*PROMPT A*. In the excerpt on safe deposit boxes, which specific law is held not to deprive anyone of property without due process?
*PROMPT B*. From the excerpt on safe deposit boxes, copy word for word the stretch from "The state has" through "a reasonable period.".

*EXCERPT PROVIDED*.

---

The state has power to regulate the incidents of distribution of property within the state belonging to decedents, and can prescribe times and conditions for delivery thereof by safe deposit companies, and a statute operating to seal safe deposit boxes for a reasonable period after the death of the renter is not an unconstitutional deprivation of property without due process of law, and so held as to § 9 of the Inheritance Tax Law of Illinois of 1909.

Such a statute does not impair the obligation of the charter of a safe deposit company if it provides the conditions under which delivery shall be made to the proper parties within a reasonable period.

The prohibition in the Fourth Amendment against unreasonable searches and seizures does not apply to the states. Lloyd v. Dollison,194 U. S. 445.

Contracts for joint rental of safe deposit boxes are made in the light of the state's power to legislate for the protection of the estate of any joint renter, and a statute preventing withdrawal of contents for a reasonable period does not impair the contract between the deposit company and the renters.

The renter of a safe deposit box cannot object to a state statute affecting his right to open the box after death of a joint renter which was in force when the rental contract was made.

---

*SUPPLIED MATERIAL*.
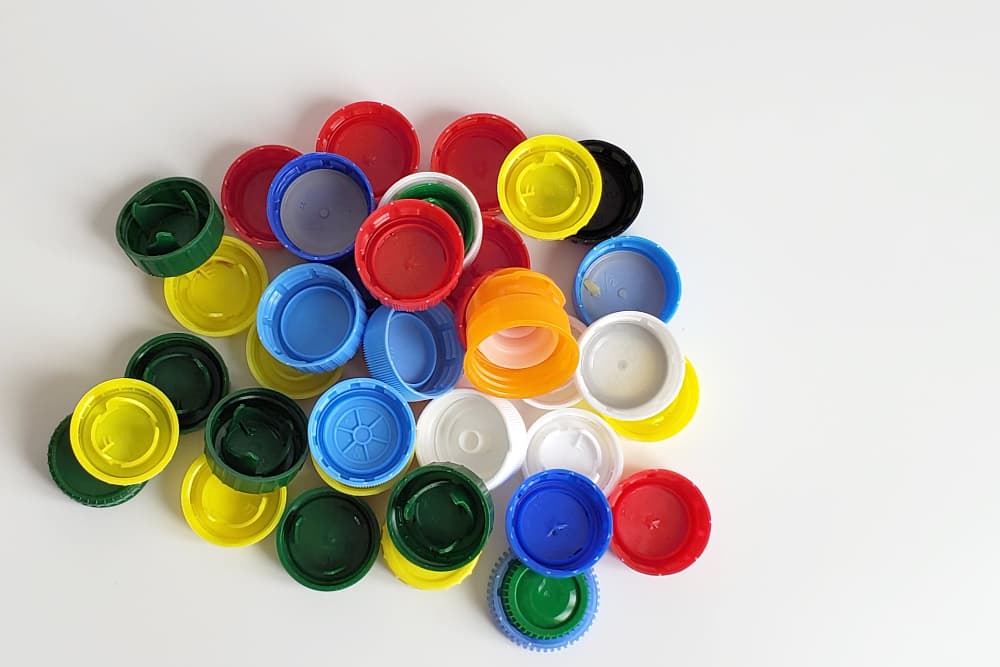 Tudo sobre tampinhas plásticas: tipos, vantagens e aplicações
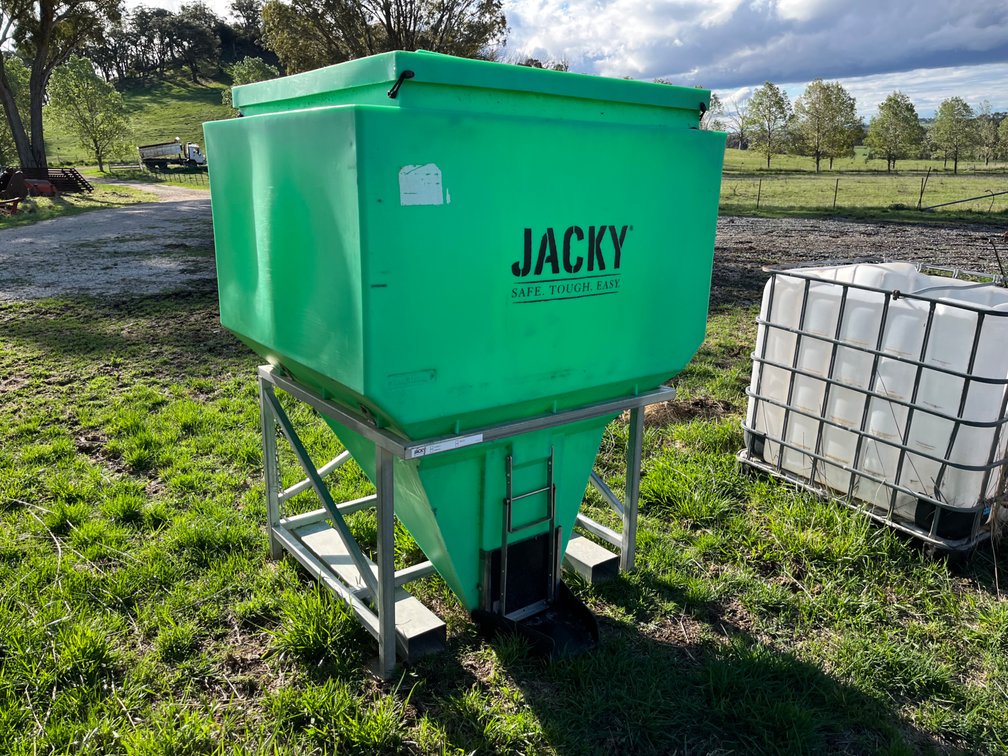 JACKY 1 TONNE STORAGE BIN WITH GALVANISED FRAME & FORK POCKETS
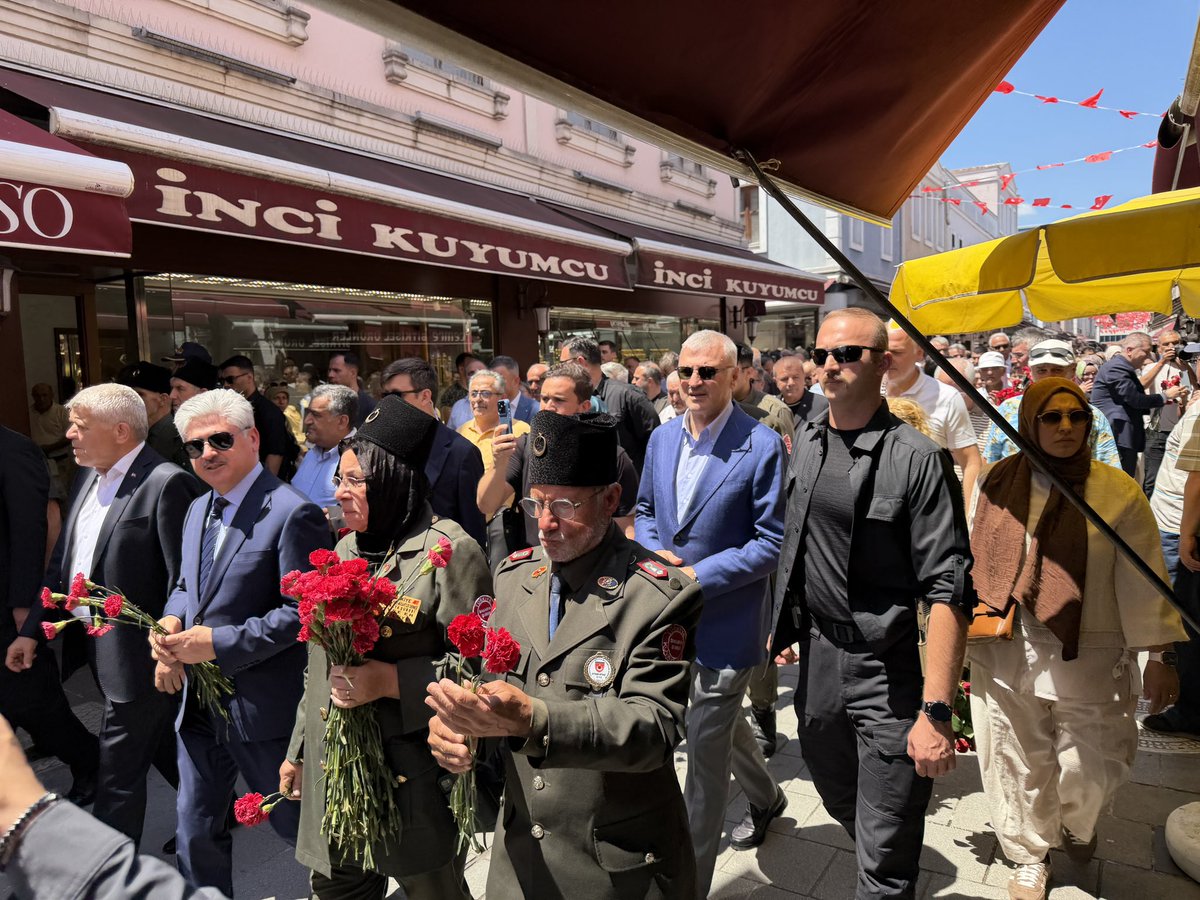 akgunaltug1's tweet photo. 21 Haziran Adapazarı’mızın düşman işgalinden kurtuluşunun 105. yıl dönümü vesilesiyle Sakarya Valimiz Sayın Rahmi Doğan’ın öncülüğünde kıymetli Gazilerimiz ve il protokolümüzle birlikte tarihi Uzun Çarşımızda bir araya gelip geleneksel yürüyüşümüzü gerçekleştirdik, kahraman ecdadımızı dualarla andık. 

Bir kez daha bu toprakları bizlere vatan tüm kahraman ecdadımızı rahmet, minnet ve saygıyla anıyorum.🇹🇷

---

*EXERCISE RESULT A*. Section 9 of the Inheritance Tax Law of Illinois of 1909.

*EXERCISE RESULT B*.
The state has power to regulate the incidents of distribution of property within the state belonging to decedents, and can prescribe times and conditions for delivery thereof by safe deposit companies, and a statute operating to seal safe deposit boxes for a reasonable period after the death of the renter is not an unconstitutional deprivation of property without due process of law, and so held as to § 9 of the Inheritance Tax Law of Illinois of 1909.

Such a statute does not impair the obligation of the charter of a safe deposit company if it provides the conditions under which delivery shall be made to the proper parties within a reasonable period.